Les enfants ont confiance en internet
Au cours de ses recherches, le Dr Danovitch a montré à des enfants de 4 ans des vidéos montrant des adultes qui utilisaient successivement deux ordinateurs différents. Les machines répondaient à des requêtes très simples telles que « Quelle est la couleur de l’herbe ?». L’un des ordinateurs fournissait systématiquement une réponse juste tandi que l’autre répondait toujours de façon erronée. Lorsqu’on interroge ensuite les enfants en leur demandant quel ordinateur ils préfèreraient utiliser, la plupart choisissent celui fournissant des réponses justes. Cette étude montre que concernant les recherches en ligne, les enfants adoptent une stratégie rationnelle, tout du moins lorsqu’ils disposent au préalable d’informations correctes. Ils ont tendance toujours croire celui qui a déjà eu raison. Des études antérieures prouvent qu’ils agissent de même avec les personnes. Mais qu’en est-il lorsqu’ils n’ont pas les connaissances suffisantes pour évaluer la véracité des informations ?

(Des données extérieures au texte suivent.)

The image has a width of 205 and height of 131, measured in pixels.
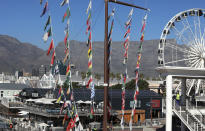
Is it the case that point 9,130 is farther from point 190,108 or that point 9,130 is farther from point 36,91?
point 36,91

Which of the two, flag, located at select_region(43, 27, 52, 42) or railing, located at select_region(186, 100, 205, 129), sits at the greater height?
flag, located at select_region(43, 27, 52, 42)

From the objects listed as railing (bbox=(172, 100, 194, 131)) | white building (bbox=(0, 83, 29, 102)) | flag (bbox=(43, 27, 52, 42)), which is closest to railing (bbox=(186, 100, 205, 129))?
railing (bbox=(172, 100, 194, 131))

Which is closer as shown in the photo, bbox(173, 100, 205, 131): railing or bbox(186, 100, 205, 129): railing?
bbox(173, 100, 205, 131): railing

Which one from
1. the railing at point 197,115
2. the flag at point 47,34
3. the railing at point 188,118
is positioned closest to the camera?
the flag at point 47,34

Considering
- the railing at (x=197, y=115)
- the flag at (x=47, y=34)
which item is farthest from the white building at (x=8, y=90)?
the flag at (x=47, y=34)

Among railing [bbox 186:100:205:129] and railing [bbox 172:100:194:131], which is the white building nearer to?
railing [bbox 172:100:194:131]

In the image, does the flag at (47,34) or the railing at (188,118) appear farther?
the railing at (188,118)

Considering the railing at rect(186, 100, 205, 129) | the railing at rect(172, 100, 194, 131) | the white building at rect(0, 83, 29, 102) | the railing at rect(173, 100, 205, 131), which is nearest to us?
the railing at rect(173, 100, 205, 131)

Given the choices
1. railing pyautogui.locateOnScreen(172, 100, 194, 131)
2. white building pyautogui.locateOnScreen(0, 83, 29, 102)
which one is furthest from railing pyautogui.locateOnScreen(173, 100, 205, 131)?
white building pyautogui.locateOnScreen(0, 83, 29, 102)

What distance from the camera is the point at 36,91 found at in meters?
72.0

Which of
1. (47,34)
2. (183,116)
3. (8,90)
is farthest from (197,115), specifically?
(8,90)

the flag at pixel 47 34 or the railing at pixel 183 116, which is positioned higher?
the flag at pixel 47 34

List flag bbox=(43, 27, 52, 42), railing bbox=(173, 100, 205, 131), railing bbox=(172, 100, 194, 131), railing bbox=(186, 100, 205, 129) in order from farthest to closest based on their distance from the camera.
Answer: railing bbox=(172, 100, 194, 131) → railing bbox=(186, 100, 205, 129) → railing bbox=(173, 100, 205, 131) → flag bbox=(43, 27, 52, 42)

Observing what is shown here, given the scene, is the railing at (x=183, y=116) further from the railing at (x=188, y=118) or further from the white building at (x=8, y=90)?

L’évolution de la compréhension du web
L’hypothèse du Dr Danovitch est que les enfants deviennent de plus en plus perspicaces au fur et à mesure de leurs confrontations à des informations données en ligne et à celles fournies par des personnes. Au fil du temps, ils réalisent que les informations en ligne sont émises par des humains, ce qui les rend potentiellement moins fiables. Les chercheurs n’ont pas encore pu définir à quel âge s’opère ce déclic. Lorsque la journaliste Jennifer Richler interroge de jeunes enfants sur l’origine des informations du web, la plupart ne sont pas en mesure de répondre. Un enfant de 5 ans s’est même écrié « des usines ! ». Mais lorsqu’elle demande à son neveu de 8 ans si internet peut avoir tort, il lui rétorque avec une mine d’expert que oui, « mais ce n’est pas la faute d’internet ! C’est la faute des gens ! ». La compréhension du fonctionnement du web se modifie entre 5 et 8 ans mais les chercheurs peinent encore à trouver l’âge exact auquel le basculement s’opère.

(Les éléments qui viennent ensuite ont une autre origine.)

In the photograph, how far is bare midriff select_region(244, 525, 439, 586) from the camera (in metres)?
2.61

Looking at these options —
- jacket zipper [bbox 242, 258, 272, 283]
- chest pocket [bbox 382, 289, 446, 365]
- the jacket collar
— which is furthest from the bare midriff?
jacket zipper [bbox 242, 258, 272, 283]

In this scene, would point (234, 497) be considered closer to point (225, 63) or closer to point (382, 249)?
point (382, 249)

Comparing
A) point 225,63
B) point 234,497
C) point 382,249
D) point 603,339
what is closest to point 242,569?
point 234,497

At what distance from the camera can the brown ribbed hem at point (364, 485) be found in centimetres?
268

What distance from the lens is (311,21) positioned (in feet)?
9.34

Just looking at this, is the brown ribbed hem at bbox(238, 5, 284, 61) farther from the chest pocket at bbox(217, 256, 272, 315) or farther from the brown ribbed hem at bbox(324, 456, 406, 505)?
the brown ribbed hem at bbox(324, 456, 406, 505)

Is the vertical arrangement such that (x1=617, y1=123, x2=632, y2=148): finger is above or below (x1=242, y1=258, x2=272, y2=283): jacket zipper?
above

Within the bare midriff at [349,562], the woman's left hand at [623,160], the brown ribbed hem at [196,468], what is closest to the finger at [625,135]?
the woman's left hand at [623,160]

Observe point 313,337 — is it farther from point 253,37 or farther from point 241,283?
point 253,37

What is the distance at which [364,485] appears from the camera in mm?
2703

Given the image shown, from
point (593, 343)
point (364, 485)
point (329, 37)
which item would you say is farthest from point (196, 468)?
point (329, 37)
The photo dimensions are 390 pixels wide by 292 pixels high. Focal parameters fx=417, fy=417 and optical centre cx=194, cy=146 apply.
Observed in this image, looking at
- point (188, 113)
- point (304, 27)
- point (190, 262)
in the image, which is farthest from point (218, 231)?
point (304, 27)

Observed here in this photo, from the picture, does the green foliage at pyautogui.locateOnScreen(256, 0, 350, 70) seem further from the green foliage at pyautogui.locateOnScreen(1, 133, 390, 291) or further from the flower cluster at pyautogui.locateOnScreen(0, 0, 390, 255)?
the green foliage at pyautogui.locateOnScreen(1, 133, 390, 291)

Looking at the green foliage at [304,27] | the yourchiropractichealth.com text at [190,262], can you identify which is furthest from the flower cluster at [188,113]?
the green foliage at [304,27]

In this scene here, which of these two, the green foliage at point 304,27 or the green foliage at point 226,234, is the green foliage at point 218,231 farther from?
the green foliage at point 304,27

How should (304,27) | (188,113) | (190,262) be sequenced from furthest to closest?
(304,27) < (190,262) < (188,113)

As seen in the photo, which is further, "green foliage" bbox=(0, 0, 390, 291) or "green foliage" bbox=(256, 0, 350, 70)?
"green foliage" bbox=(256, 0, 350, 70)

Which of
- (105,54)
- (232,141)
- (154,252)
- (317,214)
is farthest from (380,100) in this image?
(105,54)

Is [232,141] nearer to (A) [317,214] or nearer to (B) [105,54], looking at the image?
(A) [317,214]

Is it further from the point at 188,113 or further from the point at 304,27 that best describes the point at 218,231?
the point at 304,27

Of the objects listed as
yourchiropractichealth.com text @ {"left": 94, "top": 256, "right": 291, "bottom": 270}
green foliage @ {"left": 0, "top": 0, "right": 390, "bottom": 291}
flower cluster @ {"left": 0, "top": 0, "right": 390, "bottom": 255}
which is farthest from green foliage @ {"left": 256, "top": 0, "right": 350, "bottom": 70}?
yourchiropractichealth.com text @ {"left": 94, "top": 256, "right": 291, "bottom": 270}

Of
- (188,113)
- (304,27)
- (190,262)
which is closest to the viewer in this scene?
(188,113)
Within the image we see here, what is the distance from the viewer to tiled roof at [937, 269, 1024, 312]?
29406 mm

Google n’a pas toutes les réponses
Il y a beaucoup d’autres questions passionnantes sur lesquelles les scientifiques travaillent actuellement. Par exemple, en cas d’informations contradictoires, qui les enfants sont-ils le plus succeptible de croire ? Internet ou une personne ? Si les enfants se rendent compte que Google sait des choses que ses parents ignorent va-t-il privilégier le net comme source de connaissance ? En soi, chercher l’information par eux-même sur internet n’est pas un mauvais réflexe pour les enfants. Google fournit souvent une réponse objective et factuelle à leurs interrogations farfelues qui mettent à mal le sens commun des adultes (« Pourquoooooooi ? »). Mais recourir à Google à tout bout de champs s’avère être un véritable danger en ce qui concerne les questions plus fondamentales de l’existence. Les réponses données sont alors trompeuses, succeptibles d’être mal interprêtées, incomplètes ou totalement fausses. (Jennifer Richler conseille de googler « Comment on fait les bébés ?» pour constater l’ampleur des dégâts qui peuvent être causés.
Nos enfants ont vécu avec internet depuis leur naissance, et ils sont la première génération dans ce cas. Il est important de savoir ce qu’ils comprennent et surtout ce qu’ils ne comprennent pas pour combler les manques et corriger les failles.